Introduction to PySpark

This article was translated using AI.

What Is Spark?

Apache Spark is a cluster-computing platform. It lets you distribute data and computation across several nodes (each node is a machine in the cluster). Breaking data into partitions allows each node to process only a slice, so you can work with very large datasets.

Every node performs part of the overall computation; nodes operate in parallel. Parallel computation can dramatically speed up certain tasks, but distributed systems add complexity. Choosing Spark effectively comes with experience. It shines when:

The data is too large for a single machine.
The computation can be parallelized easily.

Using Spark in Python

First connect to a cluster. The master node coordinates with worker nodes. The master distributes data and computation, and workers return results.

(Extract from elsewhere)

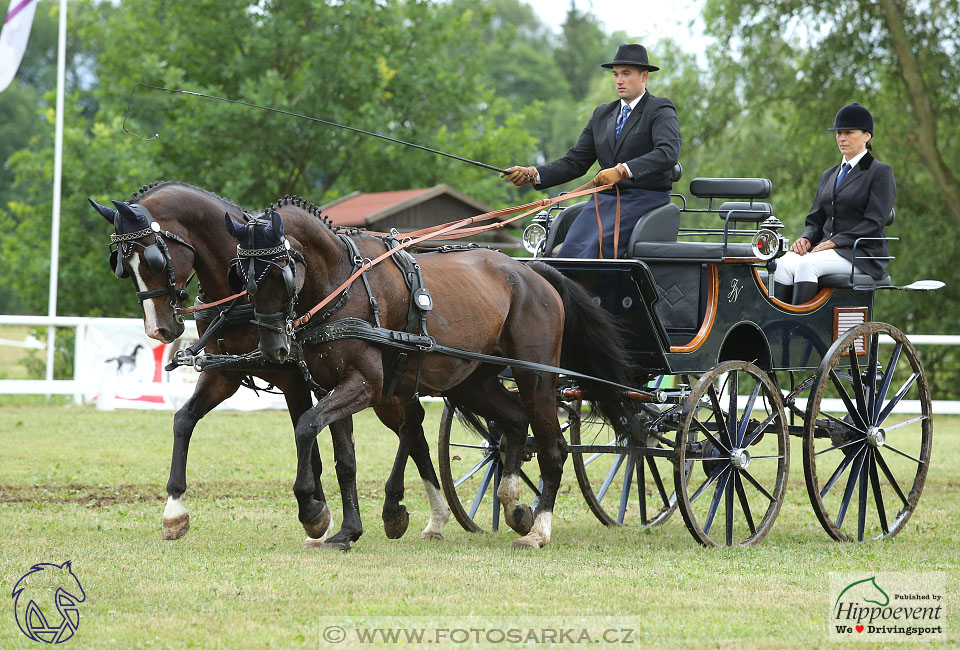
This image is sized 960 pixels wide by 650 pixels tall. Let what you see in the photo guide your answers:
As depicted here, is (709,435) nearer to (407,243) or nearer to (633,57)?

You create a connection by instantiating SparkContext. The constructor accepts options describing the cluster. Those options are often encapsulated in a SparkConf object.

Example sanity checks:

# Verify SparkContext
print(sc)

# Print Spark version
print(sc.version)

Spark is serious software—it takes time to start, so simple scripts usually run faster without it.

DataFrames over RDDs

Spark’s foundational structure is the RDD (Resilient Distributed Dataset). It handles data partitioning across nodes, but RDDs are low-level and hard to work with. Spark DataFrames build on RDDs, offering a table-like abstraction similar to SQL tables—much easier to use and automatically optimized.

A SparkSession provides access to DataFrame APIs. Create one (and reuse it) with SparkSession.builder.getOrCreate():

from pyspark.sql import SparkSession

spark = SparkSession.builder.getOrCreate()
print(spark)

Spark automatically creates an underlying SparkContext.

Inspect available tables via the catalog:

print(spark.catalog.listTables())

Querying

Spark lets you write SQL against DataFrames:

query = "FROM flights SELECT * LIMIT 10"
flights10 = spark.sql(query)
flights10.show()

Convert a Spark DataFrame to pandas when needed:

query = """
SELECT origin, dest, COUNT(*) AS N
FROM flights
GROUP BY origin, dest
"""
flight_counts = spark.sql(query)
pd_counts = flight_counts.toPandas()
print(pd_counts.head())

Create a Spark DataFrame from pandas:

pd_temp = pd.DataFrame(np.random.random(10))
spark_temp = spark.createDataFrame(pd_temp)

print(spark.catalog.listTables())
spark_temp.createOrReplaceTempView("temp")

Load data directly:

airports = spark.read.csv("/usr/local/share/datasets/airports.csv", header=True)
airports.show()

Columns and SQL Basics

Use withColumn() to add or transform columns:

flights = spark.table("flights")
flights = flights.withColumn("duration_hrs", flights.air_time / 60)

SQL concepts carry over: SELECT, WHERE, GROUP BY, etc. For example:

flights.filter("air_time > 120").show()
flights.filter(flights.air_time > 120).show()

Equivalent SQL:

SELECT * FROM flights WHERE air_time > 120;

Select columns:

selected1 = flights.select("tailnum", "origin", "dest")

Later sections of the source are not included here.